* [DATA FOR THE TASK]:
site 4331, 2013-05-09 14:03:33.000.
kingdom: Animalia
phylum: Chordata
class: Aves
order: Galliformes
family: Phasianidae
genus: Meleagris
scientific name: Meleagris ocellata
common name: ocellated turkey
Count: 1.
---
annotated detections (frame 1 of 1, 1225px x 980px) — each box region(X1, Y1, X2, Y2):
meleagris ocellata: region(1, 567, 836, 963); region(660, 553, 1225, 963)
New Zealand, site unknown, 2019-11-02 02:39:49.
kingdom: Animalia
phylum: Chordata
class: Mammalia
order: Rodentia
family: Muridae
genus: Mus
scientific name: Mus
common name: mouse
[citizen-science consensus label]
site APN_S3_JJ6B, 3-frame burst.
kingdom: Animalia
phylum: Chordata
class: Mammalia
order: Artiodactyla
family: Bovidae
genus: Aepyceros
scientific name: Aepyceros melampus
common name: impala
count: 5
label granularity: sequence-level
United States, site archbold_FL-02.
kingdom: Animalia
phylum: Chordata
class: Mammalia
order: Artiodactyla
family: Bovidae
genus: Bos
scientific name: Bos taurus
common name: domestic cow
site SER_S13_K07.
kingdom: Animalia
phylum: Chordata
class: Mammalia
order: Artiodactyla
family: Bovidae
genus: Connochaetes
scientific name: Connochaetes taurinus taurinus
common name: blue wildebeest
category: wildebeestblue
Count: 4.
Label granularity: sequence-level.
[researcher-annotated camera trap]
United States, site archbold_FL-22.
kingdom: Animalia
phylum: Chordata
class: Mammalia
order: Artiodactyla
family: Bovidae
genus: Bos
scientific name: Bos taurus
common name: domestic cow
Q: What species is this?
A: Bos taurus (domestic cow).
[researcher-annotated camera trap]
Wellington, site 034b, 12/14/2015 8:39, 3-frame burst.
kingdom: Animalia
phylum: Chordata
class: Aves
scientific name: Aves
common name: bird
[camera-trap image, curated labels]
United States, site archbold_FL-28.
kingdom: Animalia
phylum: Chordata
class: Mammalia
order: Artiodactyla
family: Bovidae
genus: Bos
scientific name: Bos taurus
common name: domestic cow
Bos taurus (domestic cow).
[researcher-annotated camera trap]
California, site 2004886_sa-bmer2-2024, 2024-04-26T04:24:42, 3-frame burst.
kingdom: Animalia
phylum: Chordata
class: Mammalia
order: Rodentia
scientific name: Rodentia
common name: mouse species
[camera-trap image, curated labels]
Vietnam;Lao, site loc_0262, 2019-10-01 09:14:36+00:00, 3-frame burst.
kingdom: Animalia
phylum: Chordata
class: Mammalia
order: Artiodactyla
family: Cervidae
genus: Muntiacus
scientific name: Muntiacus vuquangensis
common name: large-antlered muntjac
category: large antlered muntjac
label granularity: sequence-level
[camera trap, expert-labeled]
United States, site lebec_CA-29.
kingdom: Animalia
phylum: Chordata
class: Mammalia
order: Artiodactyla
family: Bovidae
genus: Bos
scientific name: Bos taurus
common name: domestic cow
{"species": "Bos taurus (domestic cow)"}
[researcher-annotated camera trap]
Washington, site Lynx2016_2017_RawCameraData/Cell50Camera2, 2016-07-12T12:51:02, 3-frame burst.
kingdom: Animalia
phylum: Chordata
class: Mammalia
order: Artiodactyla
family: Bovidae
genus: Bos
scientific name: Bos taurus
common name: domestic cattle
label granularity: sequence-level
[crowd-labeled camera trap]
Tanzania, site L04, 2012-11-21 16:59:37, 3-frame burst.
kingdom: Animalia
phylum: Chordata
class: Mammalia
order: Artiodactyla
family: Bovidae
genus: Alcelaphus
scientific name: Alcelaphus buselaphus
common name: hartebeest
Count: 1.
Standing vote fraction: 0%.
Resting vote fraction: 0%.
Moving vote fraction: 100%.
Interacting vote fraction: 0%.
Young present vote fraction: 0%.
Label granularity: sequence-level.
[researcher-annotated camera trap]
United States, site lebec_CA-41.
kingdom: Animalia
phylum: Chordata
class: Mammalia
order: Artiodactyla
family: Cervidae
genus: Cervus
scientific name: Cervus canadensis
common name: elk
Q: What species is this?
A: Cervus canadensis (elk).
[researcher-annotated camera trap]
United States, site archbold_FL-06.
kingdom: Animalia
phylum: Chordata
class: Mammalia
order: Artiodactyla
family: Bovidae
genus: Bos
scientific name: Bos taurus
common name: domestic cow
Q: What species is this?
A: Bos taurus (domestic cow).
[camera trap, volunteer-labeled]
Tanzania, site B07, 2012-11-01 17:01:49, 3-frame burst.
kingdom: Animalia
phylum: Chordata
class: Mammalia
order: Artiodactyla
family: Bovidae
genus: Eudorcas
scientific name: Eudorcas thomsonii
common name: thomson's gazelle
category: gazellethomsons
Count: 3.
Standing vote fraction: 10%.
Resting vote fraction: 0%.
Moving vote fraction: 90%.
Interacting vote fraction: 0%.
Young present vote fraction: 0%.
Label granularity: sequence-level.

* [BRIEF]:
Would you mind copying all of the records exactly?

* [SOLUTION TO THE PROBLEM]:
site 4331, 2013-05-09 14:03:33.000.
kingdom: Animalia
phylum: Chordata
class: Aves
order: Galliformes
family: Phasianidae
genus: Meleagris
scientific name: Meleagris ocellata
common name: ocellated turkey
Count: 1.
---
annotated detections (frame 1 of 1, 1225px x 980px) — each box region(X1, Y1, X2, Y2):
meleagris ocellata: region(1, 567, 836, 963); region(660, 553, 1225, 963)
New Zealand, site unknown, 2019-11-02 02:39:49.
kingdom: Animalia
phylum: Chordata
class: Mammalia
order: Rodentia
family: Muridae
genus: Mus
scientific name: Mus
common name: mouse
[citizen-science consensus label]
site APN_S3_JJ6B, 3-frame burst.
kingdom: Animalia
phylum: Chordata
class: Mammalia
order: Artiodactyla
family: Bovidae
genus: Aepyceros
scientific name: Aepyceros melampus
common name: impala
count: 5
label granularity: sequence-level
United States, site archbold_FL-02.
kingdom: Animalia
phylum: Chordata
class: Mammalia
order: Artiodactyla
family: Bovidae
genus: Bos
scientific name: Bos taurus
common name: domestic cow
site SER_S13_K07.
kingdom: Animalia
phylum: Chordata
class: Mammalia
order: Artiodactyla
family: Bovidae
genus: Connochaetes
scientific name: Connochaetes taurinus taurinus
common name: blue wildebeest
category: wildebeestblue
Count: 4.
Label granularity: sequence-level.
[researcher-annotated camera trap]
United States, site archbold_FL-22.
kingdom: Animalia
phylum: Chordata
class: Mammalia
order: Artiodactyla
family: Bovidae
genus: Bos
scientific name: Bos taurus
common name: domestic cow
Q: What species is this?
A: Bos taurus (domestic cow).
[researcher-annotated camera trap]
Wellington, site 034b, 12/14/2015 8:39, 3-frame burst.
kingdom: Animalia
phylum: Chordata
class: Aves
scientific name: Aves
common name: bird
[camera-trap image, curated labels]
United States, site archbold_FL-28.
kingdom: Animalia
phylum: Chordata
class: Mammalia
order: Artiodactyla
family: Bovidae
genus: Bos
scientific name: Bos taurus
common name: domestic cow
Bos taurus (domestic cow).
[researcher-annotated camera trap]
California, site 2004886_sa-bmer2-2024, 2024-04-26T04:24:42, 3-frame burst.
kingdom: Animalia
phylum: Chordata
class: Mammalia
order: Rodentia
scientific name: Rodentia
common name: mouse species
[camera-trap image, curated labels]
Vietnam;Lao, site loc_0262, 2019-10-01 09:14:36+00:00, 3-frame burst.
kingdom: Animalia
phylum: Chordata
class: Mammalia
order: Artiodactyla
family: Cervidae
genus: Muntiacus
scientific name: Muntiacus vuquangensis
common name: large-antlered muntjac
category: large antlered muntjac
label granularity: sequence-level
[camera trap, expert-labeled]
United States, site lebec_CA-29.
kingdom: Animalia
phylum: Chordata
class: Mammalia
order: Artiodactyla
family: Bovidae
genus: Bos
scientific name: Bos taurus
common name: domestic cow
{"species": "Bos taurus (domestic cow)"}
[researcher-annotated camera trap]
Washington, site Lynx2016_2017_RawCameraData/Cell50Camera2, 2016-07-12T12:51:02, 3-frame burst.
kingdom: Animalia
phylum: Chordata
class: Mammalia
order: Artiodactyla
family: Bovidae
genus: Bos
scientific name: Bos taurus
common name: domestic cattle
label granularity: sequence-level
[crowd-labeled camera trap]
Tanzania, site L04, 2012-11-21 16:59:37, 3-frame burst.
kingdom: Animalia
phylum: Chordata
class: Mammalia
order: Artiodactyla
family: Bovidae
genus: Alcelaphus
scientific name: Alcelaphus buselaphus
common name: hartebeest
Count: 1.
Standing vote fraction: 0%.
Resting vote fraction: 0%.
Moving vote fraction: 100%.
Interacting vote fraction: 0%.
Young present vote fraction: 0%.
Label granularity: sequence-level.
[researcher-annotated camera trap]
United States, site lebec_CA-41.
kingdom: Animalia
phylum: Chordata
class: Mammalia
order: Artiodactyla
family: Cervidae
genus: Cervus
scientific name: Cervus canadensis
common name: elk
Q: What species is this?
A: Cervus canadensis (elk).
[researcher-annotated camera trap]
United States, site archbold_FL-06.
kingdom: Animalia
phylum: Chordata
class: Mammalia
order: Artiodactyla
family: Bovidae
genus: Bos
scientific name: Bos taurus
common name: domestic cow
Q: What species is this?
A: Bos taurus (domestic cow).
[camera trap, volunteer-labeled]
Tanzania, site B07, 2012-11-01 17:01:49, 3-frame burst.
kingdom: Animalia
phylum: Chordata
class: Mammalia
order: Artiodactyla
family: Bovidae
genus: Eudorcas
scientific name: Eudorcas thomsonii
common name: thomson's gazelle
category: gazellethomsons
Count: 3.
Standing vote fraction: 10%.
Resting vote fraction: 0%.
Moving vote fraction: 90%.
Interacting vote fraction: 0%.
Young present vote fraction: 0%.
Label granularity: sequence-level.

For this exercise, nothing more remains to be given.